An international group of geoscience experts will convene in Bend Sept. 10-14 to develop a proposal for drilling one of the hottest wells in the world at Newberry Volcano in central Oregon.

More than 40 scientists and engineers will meet at the Oregon State University-Cascades campus in Bend to explore options for the geothermal energy project, as well as funding potential. The workshop is sponsored by the International Continental Drilling Program, a non-profit organization that supports international science teams pursuing land-based drilling.

The event is being coordinated by the NEWGEN consortium, which was formed in 2015 by Pacific Northwest National Laboratory, AltaRock Energy, Oregon State University and Statoil to develop a research observatory on geothermal energy on Newberry Volcano.

The Newberry Geothermal Test Facility, located on the western flank of the caldera rim of Newberry Volcano, is one of the largest geothermal heat reservoirs in the western United States. Hot rock is relatively close to the surface at the site, making it easier to drill super-hot wells and carry out enhanced geothermal system research, according to Adam Schultz, an OSU geologist and geophysicist involved with the effort.

“There is enormous geothermal energy potential in the United States, with the greatest concentration of resources in the West,” Schultz said. “Our test site at Newberry Volcano represents one of the most promising geologic settings for geothermal power in the West, where super-hot rock could produce a high yield of stable, baseline electric power production that – unlike other renewable energy sources – doesn’t vary with sunlight, wind or wave conditions.

“Geothermal can serve as a like-for-like replacement for coal, oil, gas and nuclear power that can operate 24/7 and underpin our nation’s energy supply. By drilling deep beneath the west flank of the volcano, we can develop new technologies for green, carbon-free energy production.”

The site has been studied for 40 years and millions of dollars have been invested there by the U.S. Department of Energy and private geothermal developers, resulting in a ready-to-use facility with the necessary infrastructure, environmental permits, land commitments, and monitoring plans.

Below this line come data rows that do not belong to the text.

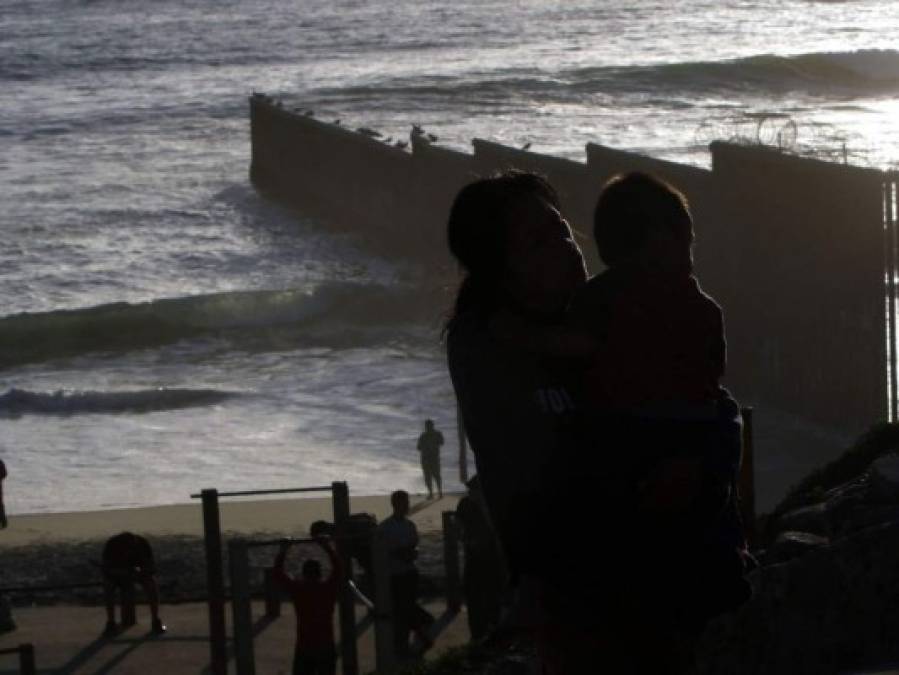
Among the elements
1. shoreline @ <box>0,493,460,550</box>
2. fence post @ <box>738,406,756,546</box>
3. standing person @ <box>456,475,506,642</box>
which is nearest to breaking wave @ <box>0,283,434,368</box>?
shoreline @ <box>0,493,460,550</box>

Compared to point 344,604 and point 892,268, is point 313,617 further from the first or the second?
point 892,268

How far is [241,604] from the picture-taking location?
23.4 ft

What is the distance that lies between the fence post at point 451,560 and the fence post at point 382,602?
2056 millimetres

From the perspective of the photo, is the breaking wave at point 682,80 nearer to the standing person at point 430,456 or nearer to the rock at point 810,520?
the standing person at point 430,456

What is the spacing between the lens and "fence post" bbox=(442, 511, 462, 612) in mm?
9398

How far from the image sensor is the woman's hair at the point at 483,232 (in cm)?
270

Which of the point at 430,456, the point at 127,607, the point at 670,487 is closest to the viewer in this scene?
the point at 670,487

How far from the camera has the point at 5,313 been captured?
28.2 metres

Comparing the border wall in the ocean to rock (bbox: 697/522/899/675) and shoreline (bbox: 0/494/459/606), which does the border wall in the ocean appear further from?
rock (bbox: 697/522/899/675)

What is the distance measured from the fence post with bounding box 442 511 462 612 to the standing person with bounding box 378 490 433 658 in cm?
33

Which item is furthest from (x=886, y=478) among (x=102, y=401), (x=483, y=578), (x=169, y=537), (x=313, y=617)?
(x=102, y=401)

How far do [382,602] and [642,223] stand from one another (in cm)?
444

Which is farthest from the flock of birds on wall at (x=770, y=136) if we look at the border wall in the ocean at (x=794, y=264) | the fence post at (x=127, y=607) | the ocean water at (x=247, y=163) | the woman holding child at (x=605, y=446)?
the woman holding child at (x=605, y=446)

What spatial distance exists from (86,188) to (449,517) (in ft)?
108
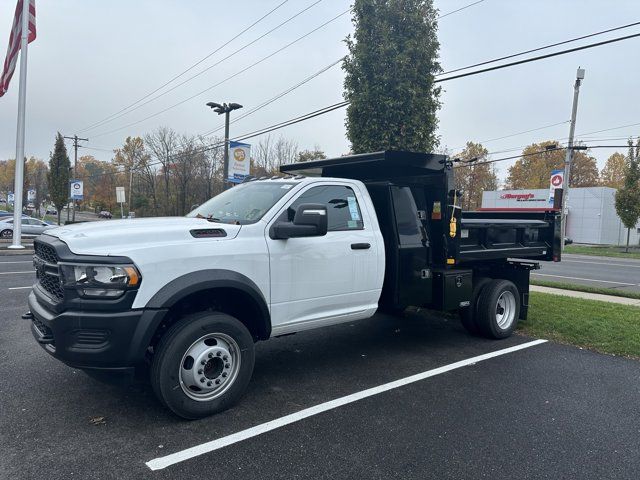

An idle geothermal exploration well drilled in 2008, which is 3,500 meters deep, has temperatures of 320 degrees Celsius (608 degrees Fahrenheit) at the bottom. Researchers are evaluating plans to deepen the well another 1,500 meters to reach temperatures above 450 degrees Celsius (842 degrees Fahrenheit).

Scientists and engineers with expertise in geothermal energy, high-temperature drilling, seismology and volcanology are expected to attend the workshop. They are from the U.S., Canada, Japan, Norway, Iceland, France and Italy.